Wow…Clydesdale’s are beautiful. Like REALLY damn beautiful. Majestic even! Mortal Kombat is possibly one of the worst movies franchise of all time. I’m going to rant and basically further unrelated the two.
As I may or may have not have mentioned I worked in a bike shop during my formative years (not really because I’m still forming). I learned a lot there. The bike industry and culture has many unique and oddly appropriated terms. Take for example…”Clydesdale”. Many a Saturday afternoon I’d be turning a wrench while overhearing dudes utter phrases like “…is there a Clydesdale class?” Now hearing this for the first few times I was like -“WTH? Horses?” Which probably wouldn’t have surprised me because… well… the folks who were able to spend thousands on bikes could have (and possibly were) spent those same thousands on horses. Of course I not so quickly learned that the term “Clydesdale” in the cycling world means a road cyclist who weighs in at 200lbs or more. Haven’t heard the term in years #because2018 I guess.
As of a few days ago I am a Clydesdale.
Now what does that even mean? Why does it really matter? Well, nothing and it doesn’t in the grand scheme of things.
The technical ramifications mean a lower power to weight ratio. I’m slow on the bike. I don’t want to be slow on the bike.

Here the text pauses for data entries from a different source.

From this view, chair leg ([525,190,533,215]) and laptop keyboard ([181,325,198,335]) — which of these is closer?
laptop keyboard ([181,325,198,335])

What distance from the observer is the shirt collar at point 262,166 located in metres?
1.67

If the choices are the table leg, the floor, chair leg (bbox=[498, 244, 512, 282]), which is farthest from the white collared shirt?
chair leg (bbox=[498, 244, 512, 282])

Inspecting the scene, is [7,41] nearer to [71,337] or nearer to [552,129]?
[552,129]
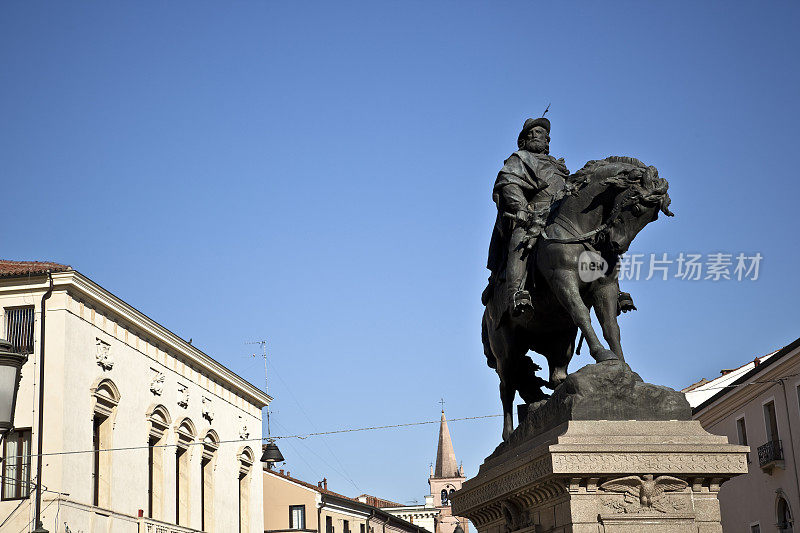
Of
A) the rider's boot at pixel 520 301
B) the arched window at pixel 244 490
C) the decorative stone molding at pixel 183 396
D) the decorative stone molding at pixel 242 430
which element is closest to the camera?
the rider's boot at pixel 520 301

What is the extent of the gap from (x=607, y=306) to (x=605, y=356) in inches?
18.2

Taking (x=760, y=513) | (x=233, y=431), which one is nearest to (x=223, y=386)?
(x=233, y=431)

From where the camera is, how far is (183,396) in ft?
128

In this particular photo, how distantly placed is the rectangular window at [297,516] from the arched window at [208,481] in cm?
1412

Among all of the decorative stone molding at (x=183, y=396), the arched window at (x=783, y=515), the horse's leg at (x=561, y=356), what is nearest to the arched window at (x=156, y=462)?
the decorative stone molding at (x=183, y=396)

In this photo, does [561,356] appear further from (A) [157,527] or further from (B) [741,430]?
(A) [157,527]

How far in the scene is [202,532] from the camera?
131 ft

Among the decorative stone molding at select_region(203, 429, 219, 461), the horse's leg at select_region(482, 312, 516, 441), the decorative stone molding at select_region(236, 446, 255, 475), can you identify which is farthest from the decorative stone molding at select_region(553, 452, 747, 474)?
the decorative stone molding at select_region(236, 446, 255, 475)

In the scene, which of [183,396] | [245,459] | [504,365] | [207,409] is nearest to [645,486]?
[504,365]

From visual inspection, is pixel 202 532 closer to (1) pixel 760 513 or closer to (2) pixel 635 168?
(1) pixel 760 513

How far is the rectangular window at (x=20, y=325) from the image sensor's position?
98.9ft

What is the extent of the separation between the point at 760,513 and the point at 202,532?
62.7 ft

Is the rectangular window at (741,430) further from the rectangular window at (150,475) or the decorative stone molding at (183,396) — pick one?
the rectangular window at (150,475)

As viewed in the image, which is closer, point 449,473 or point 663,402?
point 663,402
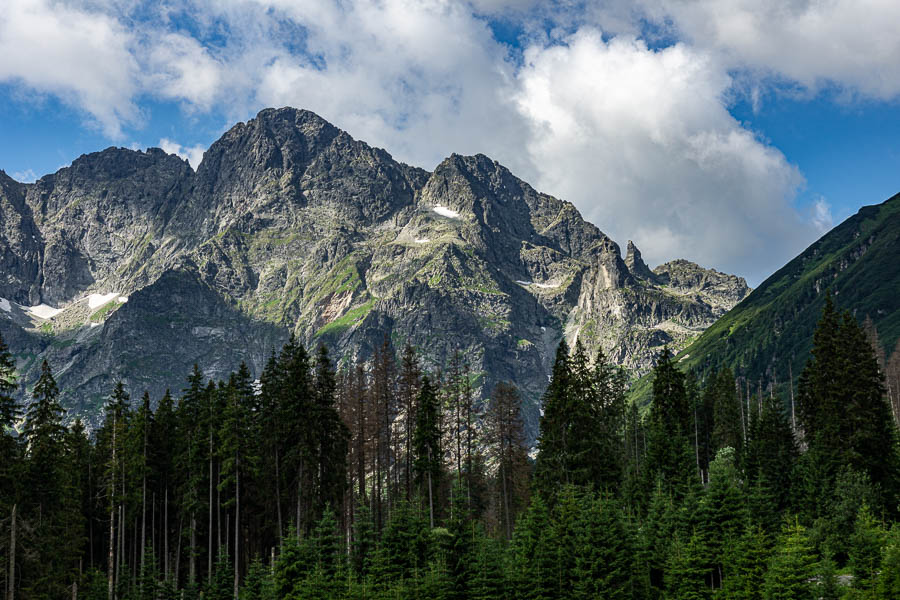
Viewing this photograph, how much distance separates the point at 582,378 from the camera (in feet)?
214

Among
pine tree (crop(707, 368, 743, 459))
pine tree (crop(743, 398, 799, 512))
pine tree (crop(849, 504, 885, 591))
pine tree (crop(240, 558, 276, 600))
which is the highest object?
pine tree (crop(707, 368, 743, 459))

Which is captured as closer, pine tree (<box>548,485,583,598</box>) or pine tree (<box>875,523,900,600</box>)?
pine tree (<box>875,523,900,600</box>)

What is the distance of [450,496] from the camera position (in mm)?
60031

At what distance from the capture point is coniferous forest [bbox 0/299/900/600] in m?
45.8

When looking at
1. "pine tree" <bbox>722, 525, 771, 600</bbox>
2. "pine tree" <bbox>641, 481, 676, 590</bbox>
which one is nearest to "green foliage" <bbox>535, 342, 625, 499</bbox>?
"pine tree" <bbox>641, 481, 676, 590</bbox>

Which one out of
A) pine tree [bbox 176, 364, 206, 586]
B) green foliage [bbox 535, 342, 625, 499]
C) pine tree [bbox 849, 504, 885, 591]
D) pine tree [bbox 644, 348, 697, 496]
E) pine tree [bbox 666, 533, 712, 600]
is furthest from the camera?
pine tree [bbox 176, 364, 206, 586]

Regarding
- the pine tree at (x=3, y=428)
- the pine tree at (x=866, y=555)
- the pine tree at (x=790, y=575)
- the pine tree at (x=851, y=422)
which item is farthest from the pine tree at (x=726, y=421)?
the pine tree at (x=3, y=428)

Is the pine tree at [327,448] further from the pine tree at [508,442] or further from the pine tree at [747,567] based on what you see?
the pine tree at [747,567]

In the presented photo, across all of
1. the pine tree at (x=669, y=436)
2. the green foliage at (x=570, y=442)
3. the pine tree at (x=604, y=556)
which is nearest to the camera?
the pine tree at (x=604, y=556)

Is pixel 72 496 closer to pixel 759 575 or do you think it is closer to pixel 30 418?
pixel 30 418

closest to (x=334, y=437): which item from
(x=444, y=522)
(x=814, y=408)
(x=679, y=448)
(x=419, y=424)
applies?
(x=419, y=424)

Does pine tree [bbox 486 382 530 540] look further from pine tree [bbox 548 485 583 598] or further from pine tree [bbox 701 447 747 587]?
pine tree [bbox 701 447 747 587]

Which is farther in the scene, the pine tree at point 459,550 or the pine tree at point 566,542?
the pine tree at point 566,542

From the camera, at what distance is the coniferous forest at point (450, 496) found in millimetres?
45844
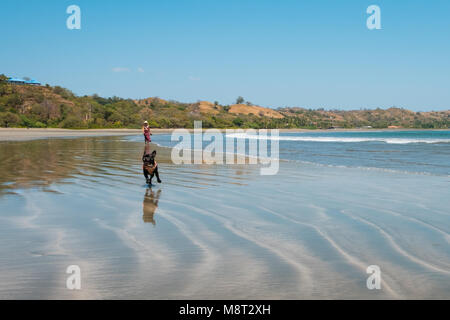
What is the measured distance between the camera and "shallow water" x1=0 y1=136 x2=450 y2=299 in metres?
3.83

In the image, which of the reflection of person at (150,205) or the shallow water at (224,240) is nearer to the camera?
the shallow water at (224,240)

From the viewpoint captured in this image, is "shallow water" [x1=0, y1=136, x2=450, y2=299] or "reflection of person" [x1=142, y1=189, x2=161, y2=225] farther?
"reflection of person" [x1=142, y1=189, x2=161, y2=225]

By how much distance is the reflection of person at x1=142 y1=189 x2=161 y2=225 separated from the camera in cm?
668

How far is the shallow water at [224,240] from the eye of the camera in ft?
12.6

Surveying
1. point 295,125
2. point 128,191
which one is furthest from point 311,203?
point 295,125

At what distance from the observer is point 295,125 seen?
178125 millimetres

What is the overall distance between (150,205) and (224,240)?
278 cm

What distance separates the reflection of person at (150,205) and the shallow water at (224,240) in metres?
0.02

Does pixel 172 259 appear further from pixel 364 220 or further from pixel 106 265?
pixel 364 220

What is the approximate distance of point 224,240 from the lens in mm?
5398

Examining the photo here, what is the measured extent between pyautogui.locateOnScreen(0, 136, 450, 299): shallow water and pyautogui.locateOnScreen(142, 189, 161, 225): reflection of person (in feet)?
0.07

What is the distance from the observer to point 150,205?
307 inches

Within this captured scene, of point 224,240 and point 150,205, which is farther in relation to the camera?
point 150,205
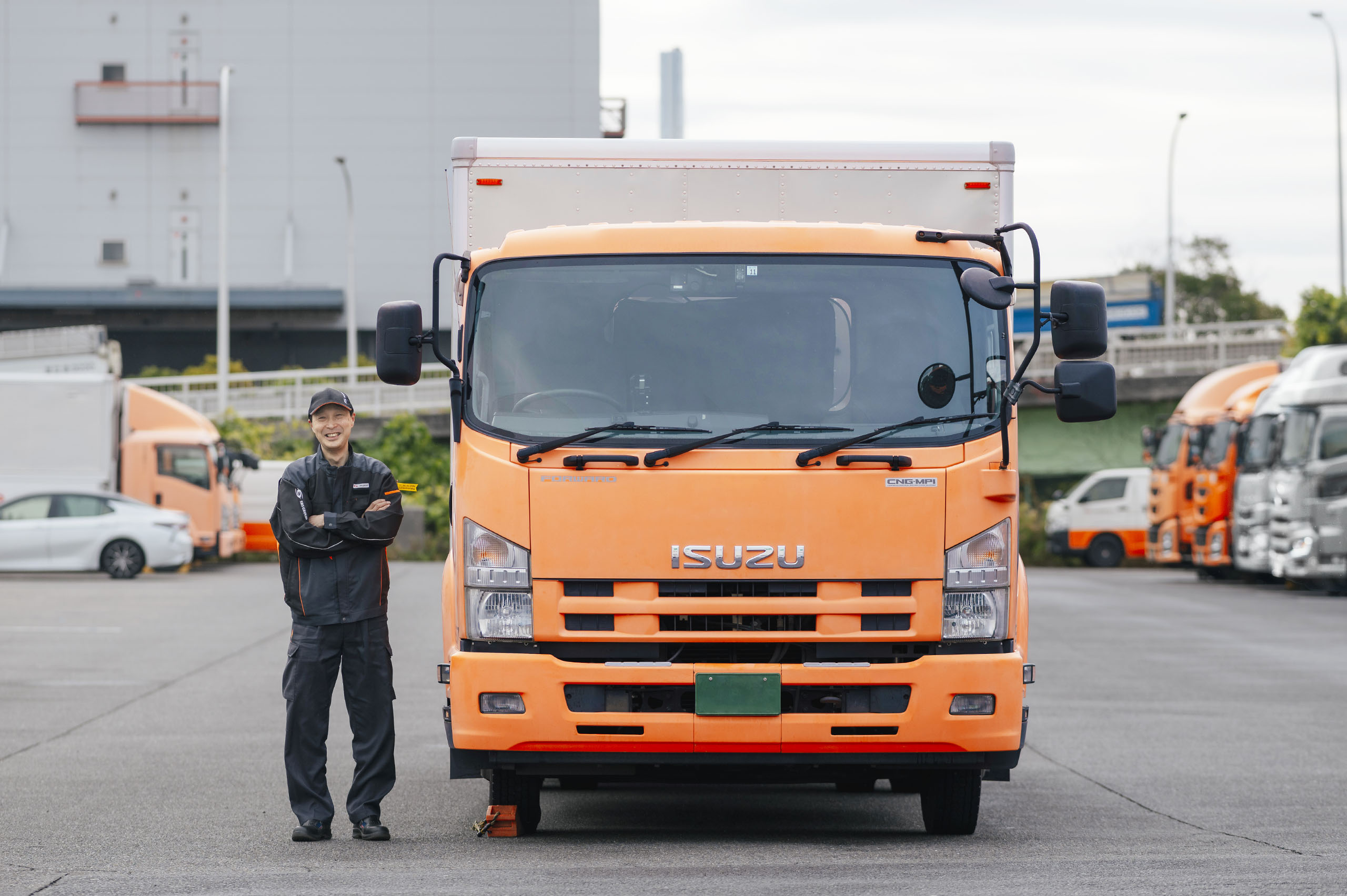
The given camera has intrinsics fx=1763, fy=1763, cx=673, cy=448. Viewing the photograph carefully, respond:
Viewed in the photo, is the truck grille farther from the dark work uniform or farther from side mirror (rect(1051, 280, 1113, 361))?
side mirror (rect(1051, 280, 1113, 361))

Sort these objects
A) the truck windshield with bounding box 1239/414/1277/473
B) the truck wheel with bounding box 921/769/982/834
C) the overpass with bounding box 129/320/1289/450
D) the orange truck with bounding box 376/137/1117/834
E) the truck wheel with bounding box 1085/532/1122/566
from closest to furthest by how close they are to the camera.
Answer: the orange truck with bounding box 376/137/1117/834 → the truck wheel with bounding box 921/769/982/834 → the truck windshield with bounding box 1239/414/1277/473 → the truck wheel with bounding box 1085/532/1122/566 → the overpass with bounding box 129/320/1289/450

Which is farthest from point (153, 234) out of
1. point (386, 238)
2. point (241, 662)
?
point (241, 662)

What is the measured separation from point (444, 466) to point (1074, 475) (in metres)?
16.3

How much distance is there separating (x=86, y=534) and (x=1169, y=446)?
794 inches

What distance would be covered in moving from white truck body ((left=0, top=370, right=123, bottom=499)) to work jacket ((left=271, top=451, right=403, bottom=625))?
85.5 ft

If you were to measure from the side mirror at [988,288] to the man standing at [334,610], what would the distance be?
2667mm

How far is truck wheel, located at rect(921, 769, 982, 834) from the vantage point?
793 cm

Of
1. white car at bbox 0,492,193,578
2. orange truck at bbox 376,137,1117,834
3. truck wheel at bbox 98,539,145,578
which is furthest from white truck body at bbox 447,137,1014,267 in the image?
truck wheel at bbox 98,539,145,578

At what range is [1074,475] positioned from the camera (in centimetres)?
4606

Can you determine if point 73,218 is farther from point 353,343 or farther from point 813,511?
point 813,511

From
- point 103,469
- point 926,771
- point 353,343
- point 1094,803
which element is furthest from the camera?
point 353,343

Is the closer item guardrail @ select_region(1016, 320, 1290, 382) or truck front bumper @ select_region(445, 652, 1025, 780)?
truck front bumper @ select_region(445, 652, 1025, 780)

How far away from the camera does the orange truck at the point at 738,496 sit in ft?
23.3

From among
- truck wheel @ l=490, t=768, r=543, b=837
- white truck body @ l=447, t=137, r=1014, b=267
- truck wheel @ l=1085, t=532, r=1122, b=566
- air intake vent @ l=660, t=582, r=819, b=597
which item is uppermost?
white truck body @ l=447, t=137, r=1014, b=267
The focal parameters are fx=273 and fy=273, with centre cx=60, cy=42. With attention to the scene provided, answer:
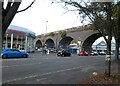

In looking back though there was a time when my goal was actually to reach 200lbs/ 8% body fat. It was wayyyy back. I mean back in the day. There is a scene in the original Mortal Kombat movie with some random goon, minion, flunky dude:
I remember thinking “I want to be cut like THAT dude and weigh in at a solid 200.” Granted the guy got literally destroyed by Sub Zero and I was only 17… but I was serious. I wanted to pack on muscle. So I started body weight exercise. No free weights or machines and I for damn sure didn’t have a gym membership. Eventually I got there. This was also during the brief time I was modeling (If one can call it that). Take it from me, if you ever want to develop some strange concepts of body image and self-worth… try modeling for a few years as a teen. Moving on, a lil after that I was riding more BMX street. Then downhill/dual slalom. Weight was not a thought. I did not own, see, touch or remember a scale of any kind being in my life.
Then I start road cycling and power to weight mattered. Not at first. At first I just rode the damn bike like you are supposed to. I was getting fitter, sure and I typically hung out at about 178lbs. But that was then this is now(ish).
In 2017 I decided it’d be a great idea to only drink water for a year. On one hand it was great I went from 215 down to 190 in about 6mos. On the other hand – chocolate milk is delicious and I missed chocolate milk. A lot.
Long story short I made it about 340 days but I learned a great deal about myself and my body. While I don’t have the same body image issues I had at 20, for me, it’s not possible to be completely devoid of them while they I’m in this physical form. I know that emotionally loosing/maintaining weight center around how I feel and how I perform. Not as much how I look. Back in the day the confidence in who I was and the relationship I had with myself wasn’t as solid. Now? Now I’m a beautiful Clydesdale thick, juicy and slow. I’m working more, riding less and at 200lbs, keeping the weight down is a bit of a challenge as of late.
DID SOMEONE SAY CHALLENGE?????? I do enjoy a challenge so challenge it is.
So, It’s November 11th. I have until 12/31/18 11:59:59 to weigh in at 185lbs.
It’s that simple.
Why am I doing this?
- To ride more efficiently.
- Because looking back on it – that movie really is horrible and I need to disassociate from it.
- Because having goals, specific targets, keeps me motivated and accountable.